XI. En la tienda
El hombre que guiaba a Salambó la hizo subir más allá del faro, hacia las Catacumbas, y bajar luego a lo largo del arrabal Moluya, atestado de callejuelas escarpadas. Empezaba a clarear. De cuando en cuando, las vigas de palmera que sobresalían de las paredes les obligaban a inclinar la cabeza. Los dos caballos, que iban al paso resbalaban, y así llegaron a la puerta de Teveste[117].
Sus pesadas hojas estaban entreabiertas, pasaron, se cerraron detrás de ellos.
Siguieron primero, durante algún tiempo, la línea de los baluartes y a la altura de las Cisternas tomaron por la Taenia, estrecha cinta de tierra amarilla, que, entre el golfo y el lago, se prolonga hasta Rhades.
No se veía aparecer a nadie alrededor de Cartago, ni en el mar ni en la campiña. Las olas de color de pizarra chapoteaban suavemente y un viento ligero que arrastraba su espuma de acá para allá, las tachonaba de ráfagas blanquecinas. A pesar de todos sus velos, Salambó tiritaba al sentir el fresco de la mañana; el movimiento y el aire libre la aturdían. Luego salió el sol; le quemaba detrás de la cabeza, e involuntariamente se amodorraba un poco. Los dos animales, uno al lado del otro, trotaban al unísono, hundiendo sus pies en el silencioso arenal.

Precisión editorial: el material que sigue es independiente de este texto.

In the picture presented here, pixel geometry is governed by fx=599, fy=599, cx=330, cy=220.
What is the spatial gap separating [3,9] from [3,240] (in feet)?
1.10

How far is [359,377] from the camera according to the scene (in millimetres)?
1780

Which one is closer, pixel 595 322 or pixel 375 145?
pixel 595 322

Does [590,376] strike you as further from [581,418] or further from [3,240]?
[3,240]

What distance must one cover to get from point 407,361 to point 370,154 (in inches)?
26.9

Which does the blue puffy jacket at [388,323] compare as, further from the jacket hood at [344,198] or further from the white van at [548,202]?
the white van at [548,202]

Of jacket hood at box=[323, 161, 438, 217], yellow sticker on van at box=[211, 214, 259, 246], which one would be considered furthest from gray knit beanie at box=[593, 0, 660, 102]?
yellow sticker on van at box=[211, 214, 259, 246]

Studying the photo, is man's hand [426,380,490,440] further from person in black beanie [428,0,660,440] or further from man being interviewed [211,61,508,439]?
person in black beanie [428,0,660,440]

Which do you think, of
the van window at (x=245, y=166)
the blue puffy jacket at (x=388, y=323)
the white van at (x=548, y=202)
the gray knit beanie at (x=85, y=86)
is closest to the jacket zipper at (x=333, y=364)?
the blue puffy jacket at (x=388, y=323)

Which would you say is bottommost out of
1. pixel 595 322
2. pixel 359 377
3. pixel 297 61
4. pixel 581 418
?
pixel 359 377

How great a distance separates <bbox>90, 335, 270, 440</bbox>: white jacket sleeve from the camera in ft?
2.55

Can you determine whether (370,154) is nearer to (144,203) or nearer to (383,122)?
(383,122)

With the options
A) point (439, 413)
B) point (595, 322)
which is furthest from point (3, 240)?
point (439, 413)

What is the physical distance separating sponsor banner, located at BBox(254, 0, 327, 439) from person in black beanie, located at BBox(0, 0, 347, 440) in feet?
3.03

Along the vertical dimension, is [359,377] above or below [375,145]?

Cuando dejaron atrás la montaña de las Aguas Calientes, los caballos aceleraron el paso, pues el suelo era más firme.
Pero los campos, aunque era el tiempo de la siembra y de la labranza, en toda la extensión que se abarcaba con la vista, estaban tan solitarios como el desierto. De trecho en trecho había montones de trigo diseminados; en otras partes se desgranaba la cebada seca. En el claro horizonte los pueblos se destacaban como manchas negras, con formas incoherentes y recortadas.
A trechos, un trozo de pared medio calcinado se levantaba a la orilla del camino. Los techos de las cabañas estaban hundidos y en el interior se veían vasijas rotas, telas desgarradas, toda clase de utensilios y de objetos irreconocibles. A menudo un ser cubierto de harapos, de cara terrosa y pupilas ardientes, salía de aquellas ruinas. Pero enseguida echaba a correr o desaparecía en un agujero. Salambó y su guía no se detenían.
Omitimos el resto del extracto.